A new study reveals that nearly half of the almost 30 million Hispanic citizens who will be eligible to vote in the upcoming 2016 election are millennials.

According to the latest Pew Research Center report on Hispanics, a record setting 27.3 million Hispanic voters are projected to be eligible to vote in the upcoming presidential race. Among voter-aged Latinos, 44 percent are millennials, which is a higher share of young voters compared to other races: black millennials makeup 35 percent of African Americans voters, Asian millennials are 30 percent and white millennials 27 percent.

"This goes to show Latino youth is a big part of the voter story," said Mark Hugo Lopez, Pew's director of Hispanic research, reports NBC News.

The increase in Hispanic eligible voters is largely due to adult immigrants who have obtained legal status and chosen a pathway of citizenship. Pew projects that about 1.2 million Hispanic immigrants will have naturalized between 2012 and 2016. Also, Puerto Ricans who have moved to the mainland from the island increased to a record for this year's elections, states the report.

Although the number of Latino eligible voters in 2016 is 40 percent higher than in 2008, this does not necessarily mean that Hispanics will sway the presidential race.

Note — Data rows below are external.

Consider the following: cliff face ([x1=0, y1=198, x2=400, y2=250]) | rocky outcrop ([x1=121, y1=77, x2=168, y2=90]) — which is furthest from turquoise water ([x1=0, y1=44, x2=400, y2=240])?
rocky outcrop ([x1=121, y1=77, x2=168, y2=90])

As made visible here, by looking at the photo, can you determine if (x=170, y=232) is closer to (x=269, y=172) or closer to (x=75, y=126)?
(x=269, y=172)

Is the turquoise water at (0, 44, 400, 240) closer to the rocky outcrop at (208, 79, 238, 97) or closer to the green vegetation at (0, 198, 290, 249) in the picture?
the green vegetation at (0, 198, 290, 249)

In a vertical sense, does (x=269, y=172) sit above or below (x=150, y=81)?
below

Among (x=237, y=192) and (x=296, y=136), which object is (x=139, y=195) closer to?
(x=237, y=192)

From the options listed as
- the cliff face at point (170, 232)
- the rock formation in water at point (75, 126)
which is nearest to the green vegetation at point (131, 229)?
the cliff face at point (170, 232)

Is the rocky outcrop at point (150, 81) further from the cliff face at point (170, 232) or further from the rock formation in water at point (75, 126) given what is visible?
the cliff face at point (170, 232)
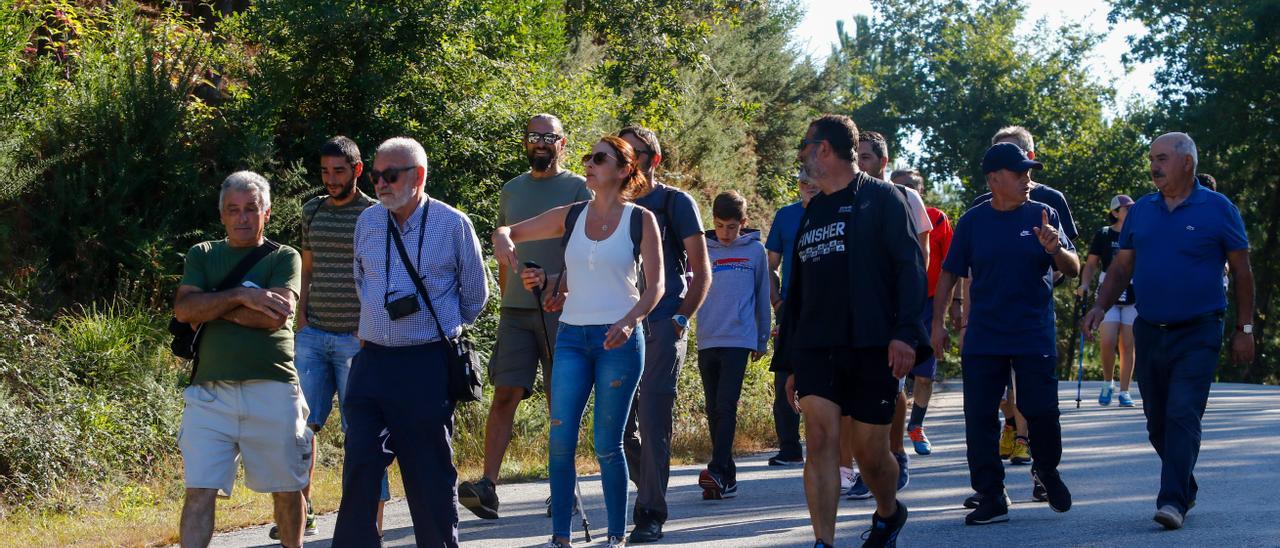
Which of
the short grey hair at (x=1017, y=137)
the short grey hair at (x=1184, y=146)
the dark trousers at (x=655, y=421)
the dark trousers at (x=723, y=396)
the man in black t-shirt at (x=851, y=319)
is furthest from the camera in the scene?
the dark trousers at (x=723, y=396)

Rather, the study shows that Latinos do not typically have a high voter turnout rate. According to the report, nearly 50 percent of Hispanic eligible voters participated in the 2008 race when Barack Obama was first elected. Latino turnout then dropped to 48 percent in 2012 and to 27 percent in the 2014 midterm election. In comparison, 64 percent of white voters and 67 percent of black eligible voters cast a ballot in 2012.

The report also found that Hispanic millennials register to vote at lower rates than other millennials. Meanwhile, in 2012, just 37.8 percent of Latino millennials voted compared to "47.5 percent of white millennials and 55 percent of black millennials voted in 2012. Among Asian millennials, 37.3 percent of millennials voted," say the authors.

"This does present a number of challenges because of the relative size of the youth vote," Lopez said. However, "that doesn't mean they shouldn't be reached," he added.